TASK DETAILS:
Go through the listing and pick out each line with the word "Among" in it.

GIVEN INFORMATION:
▬▬▬▬▬▬

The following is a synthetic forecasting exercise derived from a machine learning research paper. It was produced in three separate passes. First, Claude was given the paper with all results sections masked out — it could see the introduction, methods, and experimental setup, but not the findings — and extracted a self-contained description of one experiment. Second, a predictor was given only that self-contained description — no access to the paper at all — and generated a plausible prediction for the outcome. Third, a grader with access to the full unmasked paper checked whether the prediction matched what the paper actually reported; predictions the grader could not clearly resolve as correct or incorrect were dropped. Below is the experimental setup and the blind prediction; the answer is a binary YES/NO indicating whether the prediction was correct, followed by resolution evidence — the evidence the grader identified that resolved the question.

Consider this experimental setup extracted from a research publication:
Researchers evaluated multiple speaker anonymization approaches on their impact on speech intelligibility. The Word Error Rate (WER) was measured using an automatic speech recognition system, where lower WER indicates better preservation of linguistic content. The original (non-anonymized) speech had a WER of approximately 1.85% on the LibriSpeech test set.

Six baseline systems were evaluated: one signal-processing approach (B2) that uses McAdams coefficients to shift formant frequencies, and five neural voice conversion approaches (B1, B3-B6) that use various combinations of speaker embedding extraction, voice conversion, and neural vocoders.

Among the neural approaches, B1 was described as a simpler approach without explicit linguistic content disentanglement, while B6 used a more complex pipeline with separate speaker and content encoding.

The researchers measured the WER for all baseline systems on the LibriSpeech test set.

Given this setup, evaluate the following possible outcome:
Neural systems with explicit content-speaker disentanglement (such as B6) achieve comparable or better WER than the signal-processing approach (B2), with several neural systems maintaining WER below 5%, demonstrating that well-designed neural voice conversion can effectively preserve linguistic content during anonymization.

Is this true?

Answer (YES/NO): YES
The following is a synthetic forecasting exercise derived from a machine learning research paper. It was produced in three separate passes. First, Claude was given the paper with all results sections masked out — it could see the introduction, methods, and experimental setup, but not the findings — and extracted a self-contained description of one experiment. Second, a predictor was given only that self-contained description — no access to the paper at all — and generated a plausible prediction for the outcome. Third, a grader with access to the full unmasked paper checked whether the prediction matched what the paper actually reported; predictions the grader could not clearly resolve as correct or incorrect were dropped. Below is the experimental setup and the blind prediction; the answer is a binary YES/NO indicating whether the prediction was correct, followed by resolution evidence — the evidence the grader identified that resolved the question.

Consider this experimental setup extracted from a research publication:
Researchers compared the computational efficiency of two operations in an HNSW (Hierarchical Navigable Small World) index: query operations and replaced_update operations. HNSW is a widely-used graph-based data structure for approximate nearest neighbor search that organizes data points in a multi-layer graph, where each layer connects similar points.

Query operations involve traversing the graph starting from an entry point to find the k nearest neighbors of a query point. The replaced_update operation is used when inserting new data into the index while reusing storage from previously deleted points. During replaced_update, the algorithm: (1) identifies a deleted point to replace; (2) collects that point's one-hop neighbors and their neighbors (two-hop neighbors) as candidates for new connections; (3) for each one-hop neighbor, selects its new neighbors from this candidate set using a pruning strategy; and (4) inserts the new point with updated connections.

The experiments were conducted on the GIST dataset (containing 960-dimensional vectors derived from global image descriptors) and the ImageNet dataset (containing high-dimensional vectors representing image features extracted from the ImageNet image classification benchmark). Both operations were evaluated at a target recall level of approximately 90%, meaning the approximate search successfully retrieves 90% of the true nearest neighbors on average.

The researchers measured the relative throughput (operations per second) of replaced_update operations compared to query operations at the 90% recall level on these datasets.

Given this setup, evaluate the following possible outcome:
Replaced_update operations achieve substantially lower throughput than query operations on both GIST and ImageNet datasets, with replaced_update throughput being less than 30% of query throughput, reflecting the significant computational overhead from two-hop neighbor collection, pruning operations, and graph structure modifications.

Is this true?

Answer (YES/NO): YES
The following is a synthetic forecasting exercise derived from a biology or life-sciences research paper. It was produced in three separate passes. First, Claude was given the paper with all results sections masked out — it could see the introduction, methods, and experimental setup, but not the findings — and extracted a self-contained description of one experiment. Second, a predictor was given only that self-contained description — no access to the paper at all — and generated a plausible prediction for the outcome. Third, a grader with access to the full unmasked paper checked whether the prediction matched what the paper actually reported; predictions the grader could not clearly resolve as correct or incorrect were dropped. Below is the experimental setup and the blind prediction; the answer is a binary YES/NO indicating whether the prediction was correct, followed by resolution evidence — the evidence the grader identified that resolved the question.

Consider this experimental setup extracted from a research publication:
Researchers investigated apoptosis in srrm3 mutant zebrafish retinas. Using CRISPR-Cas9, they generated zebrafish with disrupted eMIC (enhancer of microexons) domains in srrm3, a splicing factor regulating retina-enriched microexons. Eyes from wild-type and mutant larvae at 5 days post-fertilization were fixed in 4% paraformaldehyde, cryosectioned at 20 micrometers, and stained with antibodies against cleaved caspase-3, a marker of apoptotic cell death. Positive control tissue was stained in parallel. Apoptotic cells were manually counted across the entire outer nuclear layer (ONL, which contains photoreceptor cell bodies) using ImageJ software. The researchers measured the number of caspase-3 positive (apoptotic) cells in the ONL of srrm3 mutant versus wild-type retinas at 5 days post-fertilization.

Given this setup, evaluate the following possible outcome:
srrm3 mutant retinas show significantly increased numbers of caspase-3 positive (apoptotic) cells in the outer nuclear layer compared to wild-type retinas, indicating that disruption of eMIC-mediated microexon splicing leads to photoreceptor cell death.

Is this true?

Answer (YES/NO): YES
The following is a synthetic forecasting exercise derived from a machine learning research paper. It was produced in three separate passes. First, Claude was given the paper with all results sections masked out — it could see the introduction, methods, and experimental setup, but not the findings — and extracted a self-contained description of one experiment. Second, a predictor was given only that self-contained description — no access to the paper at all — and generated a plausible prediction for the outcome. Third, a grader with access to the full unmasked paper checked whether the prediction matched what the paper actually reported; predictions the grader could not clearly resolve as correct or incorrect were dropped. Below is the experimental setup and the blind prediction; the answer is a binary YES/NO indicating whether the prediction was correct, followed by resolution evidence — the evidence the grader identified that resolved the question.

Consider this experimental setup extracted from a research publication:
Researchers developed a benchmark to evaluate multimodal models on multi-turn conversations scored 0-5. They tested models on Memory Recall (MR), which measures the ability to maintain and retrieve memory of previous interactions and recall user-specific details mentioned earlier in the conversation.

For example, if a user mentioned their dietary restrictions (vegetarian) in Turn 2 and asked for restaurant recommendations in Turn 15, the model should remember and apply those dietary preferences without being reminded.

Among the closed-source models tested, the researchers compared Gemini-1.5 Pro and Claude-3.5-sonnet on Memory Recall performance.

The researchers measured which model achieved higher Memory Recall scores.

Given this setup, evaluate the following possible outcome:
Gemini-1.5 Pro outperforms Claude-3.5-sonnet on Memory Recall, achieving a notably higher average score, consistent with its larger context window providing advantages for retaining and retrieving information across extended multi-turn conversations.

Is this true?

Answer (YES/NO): YES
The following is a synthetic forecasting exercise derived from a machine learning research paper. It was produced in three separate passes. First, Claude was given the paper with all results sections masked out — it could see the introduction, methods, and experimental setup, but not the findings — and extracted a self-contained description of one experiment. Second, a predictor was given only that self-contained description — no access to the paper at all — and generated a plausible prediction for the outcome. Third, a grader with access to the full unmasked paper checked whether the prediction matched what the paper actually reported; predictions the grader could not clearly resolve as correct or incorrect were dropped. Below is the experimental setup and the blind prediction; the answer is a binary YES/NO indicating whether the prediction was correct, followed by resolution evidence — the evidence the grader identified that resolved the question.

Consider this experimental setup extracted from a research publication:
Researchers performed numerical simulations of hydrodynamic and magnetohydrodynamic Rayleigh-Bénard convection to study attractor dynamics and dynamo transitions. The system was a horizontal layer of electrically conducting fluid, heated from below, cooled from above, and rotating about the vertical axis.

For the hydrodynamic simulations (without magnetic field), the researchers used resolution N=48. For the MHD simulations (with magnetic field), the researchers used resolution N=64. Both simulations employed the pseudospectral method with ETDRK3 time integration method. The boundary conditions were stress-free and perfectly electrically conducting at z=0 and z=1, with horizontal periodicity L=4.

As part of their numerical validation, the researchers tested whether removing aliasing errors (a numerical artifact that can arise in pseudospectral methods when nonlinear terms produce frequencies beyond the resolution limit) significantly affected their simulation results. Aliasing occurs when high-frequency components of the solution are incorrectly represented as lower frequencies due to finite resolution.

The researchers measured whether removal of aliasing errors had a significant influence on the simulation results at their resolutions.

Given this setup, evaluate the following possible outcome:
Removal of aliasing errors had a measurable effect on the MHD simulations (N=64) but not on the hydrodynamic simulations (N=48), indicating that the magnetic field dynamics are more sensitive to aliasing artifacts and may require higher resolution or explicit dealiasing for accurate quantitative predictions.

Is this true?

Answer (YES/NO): NO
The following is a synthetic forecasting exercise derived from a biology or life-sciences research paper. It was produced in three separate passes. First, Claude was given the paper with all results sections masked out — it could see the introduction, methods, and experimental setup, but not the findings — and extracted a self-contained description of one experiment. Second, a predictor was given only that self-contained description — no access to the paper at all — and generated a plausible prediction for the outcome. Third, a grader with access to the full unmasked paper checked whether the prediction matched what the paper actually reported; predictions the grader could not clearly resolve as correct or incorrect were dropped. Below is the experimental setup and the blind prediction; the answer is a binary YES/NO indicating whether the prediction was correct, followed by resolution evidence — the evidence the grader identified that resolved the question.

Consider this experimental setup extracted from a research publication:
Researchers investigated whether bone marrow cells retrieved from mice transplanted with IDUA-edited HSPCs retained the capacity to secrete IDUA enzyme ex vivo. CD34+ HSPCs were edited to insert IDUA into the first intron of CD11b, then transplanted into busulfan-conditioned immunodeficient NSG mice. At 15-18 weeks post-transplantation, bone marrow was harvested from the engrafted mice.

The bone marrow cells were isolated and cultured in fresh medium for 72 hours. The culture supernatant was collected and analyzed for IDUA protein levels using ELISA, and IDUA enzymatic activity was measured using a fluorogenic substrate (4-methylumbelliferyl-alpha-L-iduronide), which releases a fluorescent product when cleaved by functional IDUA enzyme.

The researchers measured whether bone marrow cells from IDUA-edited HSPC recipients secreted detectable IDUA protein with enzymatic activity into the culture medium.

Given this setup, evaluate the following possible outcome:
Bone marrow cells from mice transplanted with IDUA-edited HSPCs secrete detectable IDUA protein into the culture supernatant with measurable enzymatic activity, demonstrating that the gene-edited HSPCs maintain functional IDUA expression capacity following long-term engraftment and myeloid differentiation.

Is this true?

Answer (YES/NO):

▬▬▬▬▬▬

TASK RESULT:
Among the neural approaches, B1 was described as a simpler approach without explicit linguistic content disentanglement, while B6 used a more complex pipeline with separate speaker and content encoding.
Among the closed-source models tested, the researchers compared Gemini-1.5 Pro and Claude-3.5-sonnet on Memory Recall performance.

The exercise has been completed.